Eric and Annie's branch, Mark III

Maybe there's a laziness on my part

My first thought is to say you are never lazy. I don't see that. I see you working so hard on so many things and also taking good care of yourself when you need to have some downtime. You've said in the past that you need passive entertainment sometimes to get a certain kind of relaxation (my words, I don't remember yours verbatim), and I support that completely.

the fact that I can just tell you "words and phrases" to let you know just how I feel instead of writing an entire message to try and fit 3B and still say it.

This was so, so good and important for me to read. Thank you. It makes me realize that I am associating some qualities of our before with you liking me and then accidentally, subconsciously, thinking there is a change in the liking because those qualities aren't there. What you're saying is that the qualities that aren't there are because of "good" (deepening, strengthening, etc.) changes in the liking and into the words and phrases feelings.

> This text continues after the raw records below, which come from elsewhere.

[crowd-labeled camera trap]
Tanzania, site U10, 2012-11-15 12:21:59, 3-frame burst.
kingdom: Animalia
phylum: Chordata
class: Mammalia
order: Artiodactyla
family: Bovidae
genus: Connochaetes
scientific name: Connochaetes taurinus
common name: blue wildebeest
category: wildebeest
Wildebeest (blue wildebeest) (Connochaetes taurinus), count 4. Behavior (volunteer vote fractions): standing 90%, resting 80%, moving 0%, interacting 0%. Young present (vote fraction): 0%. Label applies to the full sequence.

I think I was thinking that in our before, certain qualities of it were because of you responding to who I am as a person, so I have been mistakenly feeling without consciously realizing it that since those certain qualities are not part of our before (which they couldn't be anyway if we want a long and healthy branch with no uncompleting), the change was due to me becoming less in your eyes and/or your response to me lessening instead of understanding that you now have more tools at hand to get a job done more quickly and efficiently.

You can say "words and phrases" and mean everything that used to come in multiple lightning fast small messages in ART chat or long multi-parters in response to mine or in being able to get to every message. I just hadn't switched my brain to realizing that, and I have still been putting pressure on myself, without being conscious of it, to continue give as many beforelike qualities as I could, which I can't because I can't uncomplete things. I've tried so hard to not have bad thoughts about myself that I couldn't, and you've made them all evaporate with one sentence. : )

Oh, this is great. You teach me so much. Thank you. We were doing things a long and complicated and resource intensive way and you have noticed that there is a tool that will take care of it all so much more succinctly. You always bowl me over in your ability to include so much beauty in so few words, and now you are doing that with including so much of "our" life in just three: words and phrases.

I feel those words and phrases for you strongly and consistently. I do tend to use the More for them more often because it is a happy way for me to say it, it was the first way I most directly said it, and it carries the melody of the song with it and all the lyrics in my head. I trust that you'll feel my words and phrases meaning when I use "More". : )

Alright!! I feel so happy and energized. I understand. I have an excellent model to follow. This is fantastic. It's like being in school where the teacher has explained something, an example is given that makes complete sense, and now I'm off and running to applying everything I've learned to what I'm working on next.

Thank you so, so much. This is a terrific feeling that I haven't felt in a long time. I didn't realize how much I was holding in until I let it go. Thanks!!! : )

Since those certain qualities of our before opened things in me that I've never experienced before, I can use that information to guide future choices with things like hobbies and down-the-road mining opportunities. That is such valuable information. Through all of this, you make me more alive in my own life in every area.